One hundred sixty eligible patients were identified, of whom 47.5% were female; 56.9% of patients had anterior pituitary hormone deficits preoperatively. The median tumor diameter and gland volume preoperatively were 22.5 mm (interquartile range [IQR] 18.0–28.8 mm) and 0.18 cm3 (IQR 0.13–0.28 cm3), respectively.

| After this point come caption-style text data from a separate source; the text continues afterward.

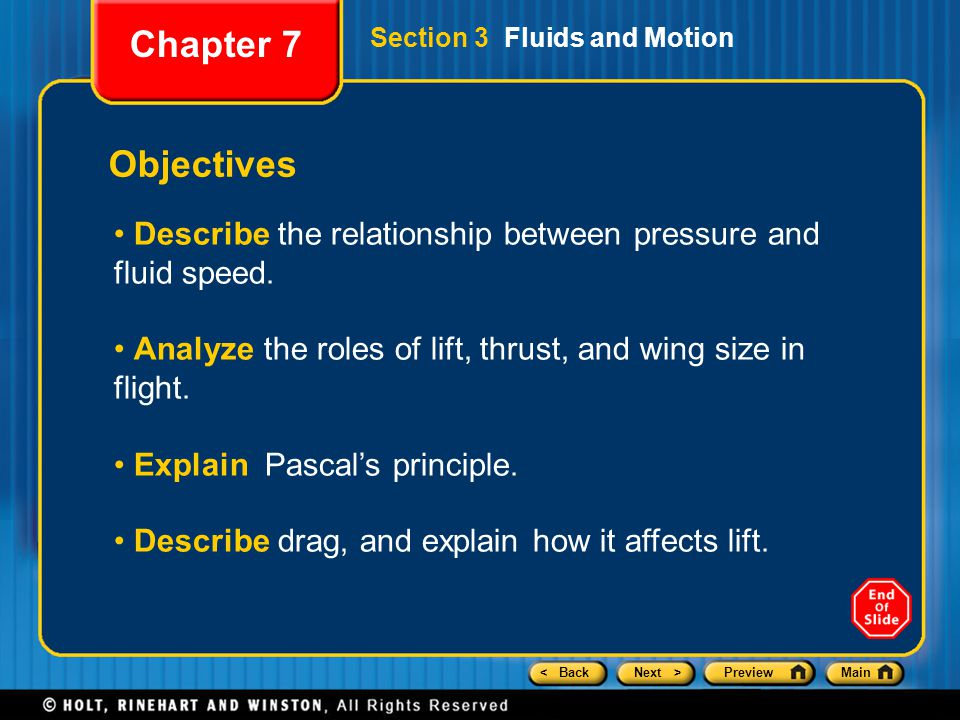 Chapter 7 Section 3 Fluids and Motion. Objectives. Describe the relationship between pressure and fluid speed.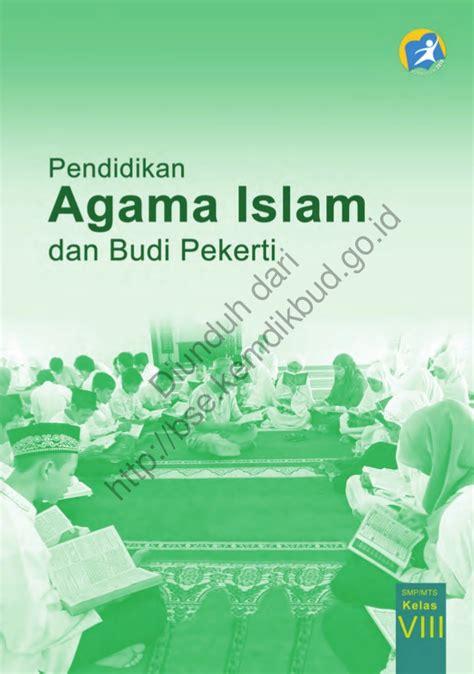Buku Pendidikan Agama Islam Nurdin pendidikan agama islam dan budi pekerti buku siswa kls 8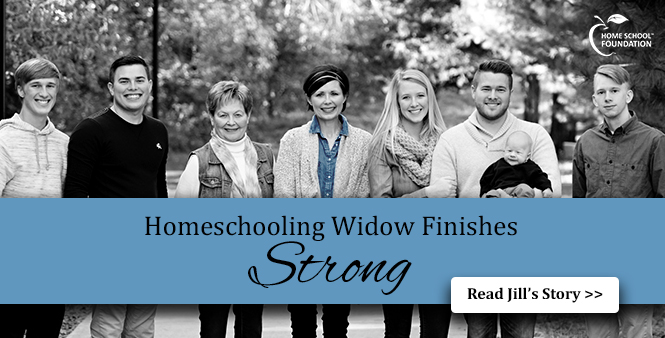 Your gifts to the Home School Foundation help homeschooling widow like Jill Hauser finish strong. Read her story >>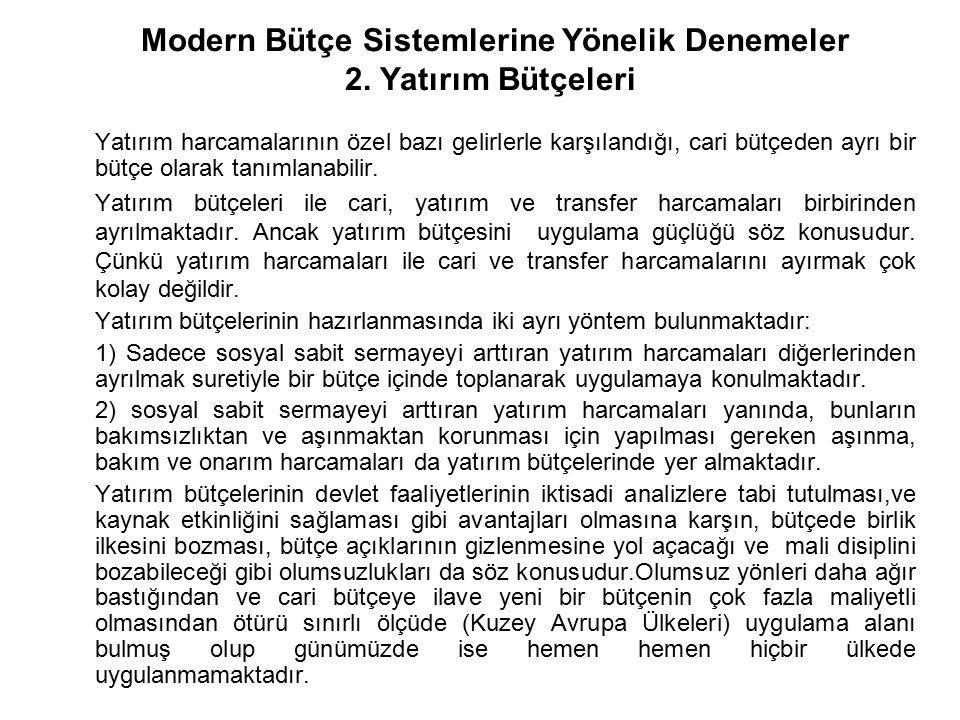 Modern Bütçe Sistemlerine Yönelik Denemeler 2. Yatırım Bütçeleri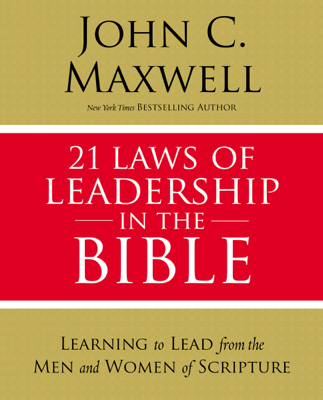 21 Laws of Leadership in the Bible - John C. Maxwell book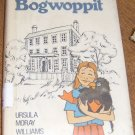 Bogwoppit / Ursula Moray Williams / 1978 First U. S.  Edition Free Shipping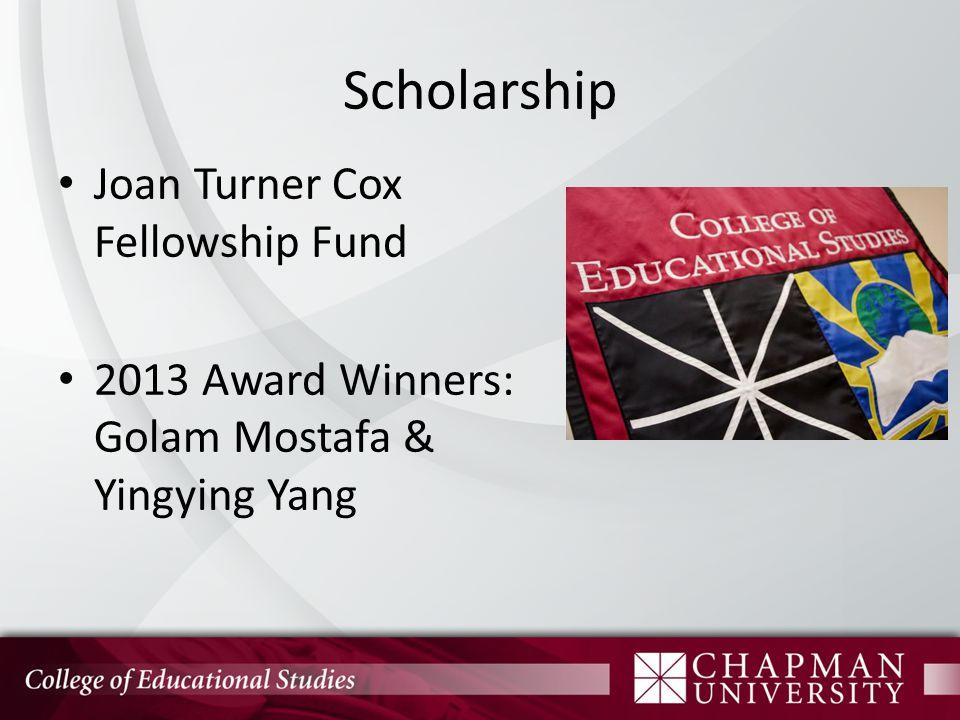 Scholarship Joan Turner Cox Fellowship Fund 2013 Award Winners: Golam Mostafa & Yingying Yang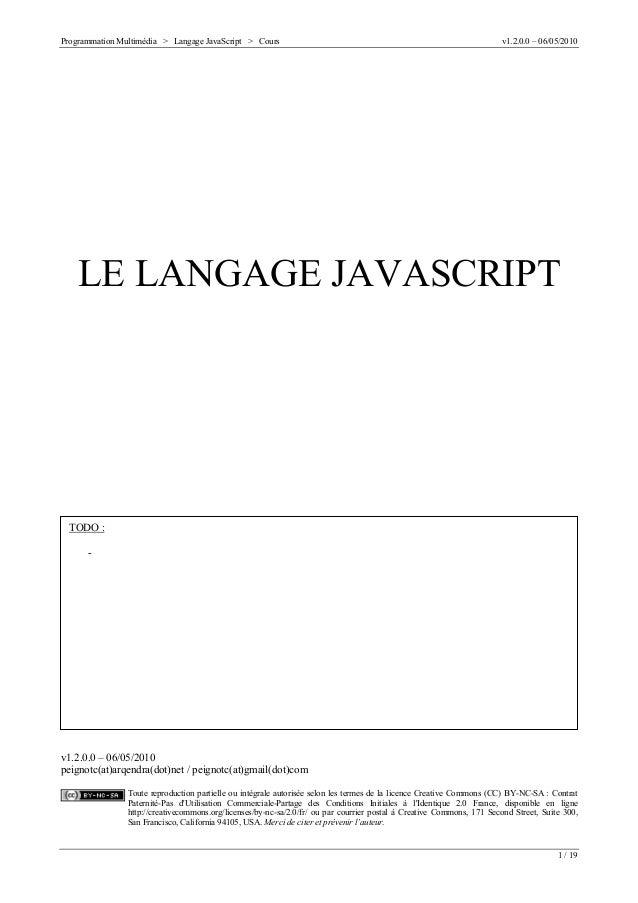 Programmation Multimédia > Langage JavaScript > Cours v1.2.0.0 – 06/05/2010 1 / 19 LE LANGAGE JAVASCRIPT v1.2.0.0 – 06/05/...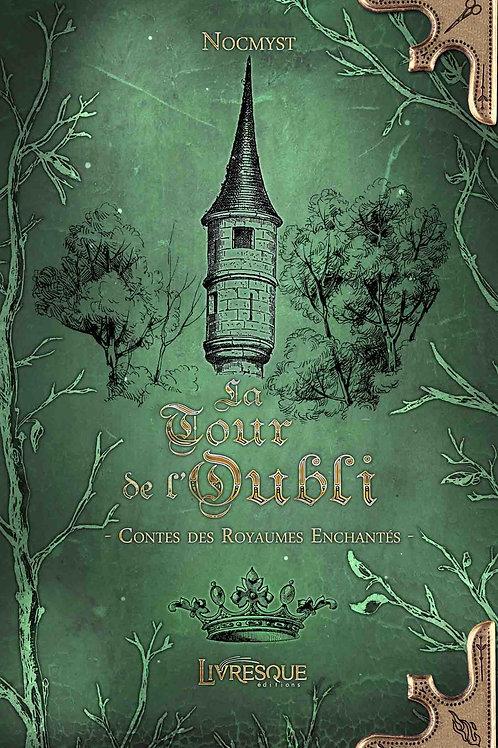 La Tour de l'Oubli - Contes des Royaumes Enchantés #2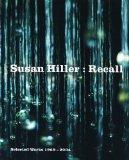 Susan Hiller: Recall - Selected Works 1969-2004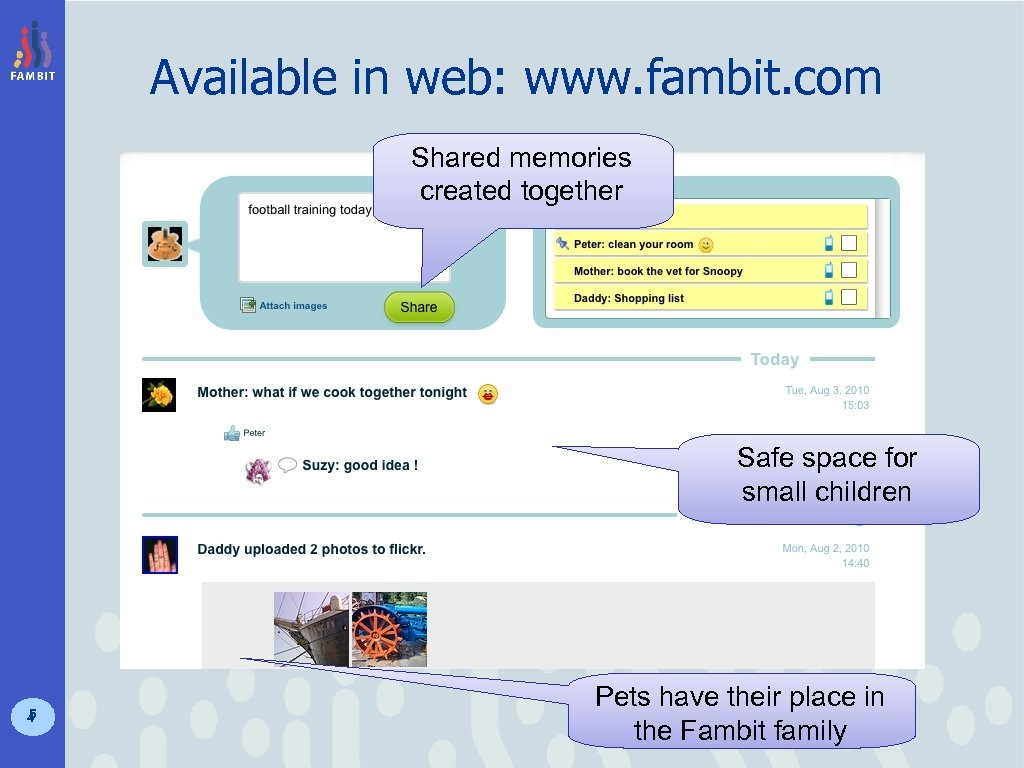 Available in web: www. fambit. com Shared memories created together Safe space for small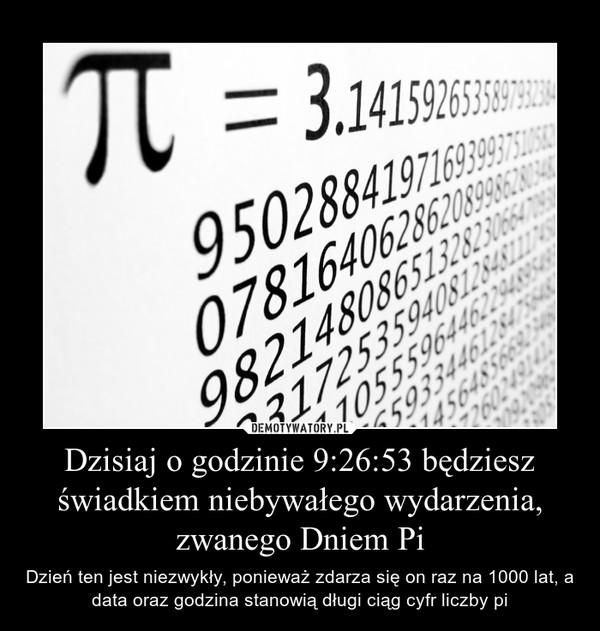 Dzisiaj o godzinie 9:26:53 będziesz świadkiem niebywałego wydarzenia, zwanego Dniem Pi – Dzień ten jest niezwykły, ponieważ zdarza się on raz na 1000 lat, a data oraz godzina stanowią długi ciąg cyfr liczby pi
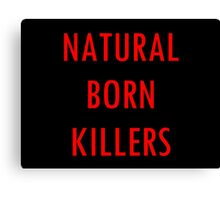 NATURAL BORN KILLERS - text Canvas Print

In 55% of patients, endocrine function normalized or improved in their affected axes by median last clinical follow-up of 24.4 months (IQR 3.2–51.2 months). Older age, male sex, and larger tumor size were associated with likelihood of endocrine recovery. Median time to recovery of any axis was 12.2 months (IQR 2.5–23.9 months); hypothyroidism was the slowest axis to recover. Although the gland significantly reexpanded from preoperatively (0.18 cm3, IQR 0.13–0.28 cm3) to postoperatively (0.33 cm3, IQR 0.23–0.48 cm3; p < 0.001), there was no consistent association with improved endocrine function.

CONCLUSIONS

Recovery of endocrine function can occur several months and even years after surgery, with more than 50% of patients showing improved or normalized function. Tumor size, and not gland volume, was associated with preserved or recovered endocrine function.